PPDM Association Events are
specifically designed to facilitate collaborative idea
sharing, discussion, and networking. Learn from your
colleagues’ experiences, ask questions, build
relationships and make key face-to-face connections. Engage
in dynamic sessions and attend an information packed
Neil Constantine with DataCo will present a talk.
Improved technology accessibility, coupled with an E&P industry under pressure to reduce costs and shorten cycle times, have led to increased interest in data analytics and machine learning. These techniques have been successfully applied in other industries yet E&P has been slow to adopt, in part due to our large volumes of unstructured data.
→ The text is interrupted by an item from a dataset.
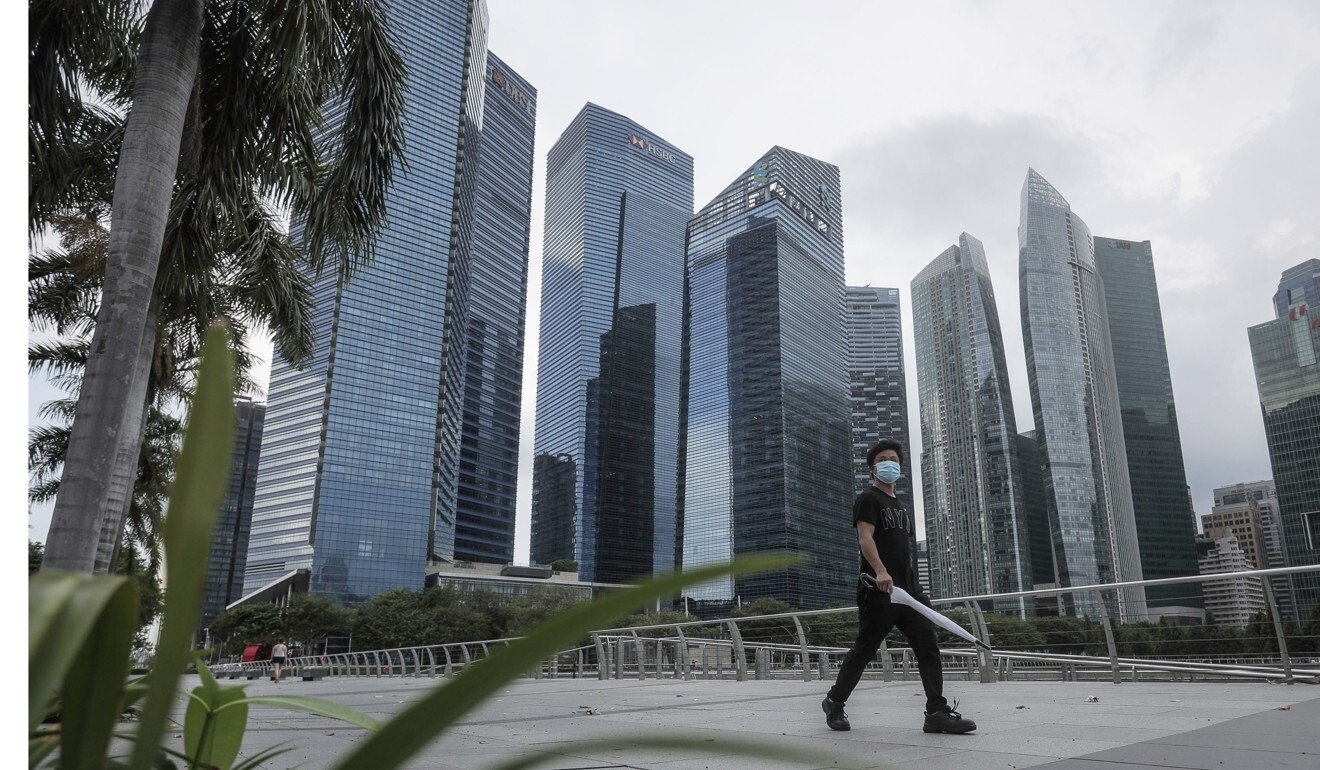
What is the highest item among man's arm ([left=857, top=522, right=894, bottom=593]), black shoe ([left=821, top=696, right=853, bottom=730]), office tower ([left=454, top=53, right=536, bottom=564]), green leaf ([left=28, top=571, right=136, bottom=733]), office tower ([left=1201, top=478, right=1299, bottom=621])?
office tower ([left=454, top=53, right=536, bottom=564])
Estimates predict an exponential growth in unstructured data by the next decade whilst data analytics has been highlighted as a top area of focus for oil and gas companies, with the potential to automate up to 30% of existing activities. This paper describes a real process to leverage information from unstructured data, which contain nuance and context not seen in traditional repositories, despite the many challenges.
Combining E&P experience with lessons from outside our industry, this process uses taxonomic analysis, optical character recognition (OCR) and natural language processing (NLP) to ‘pull’ information from subsurface documents and place this at users’ fingertips. The value is twofold: high performance computing accelerates this process from weeks to hours, and the additional information at an early stage helps manage subsurface uncertainty and focus interpreter effort.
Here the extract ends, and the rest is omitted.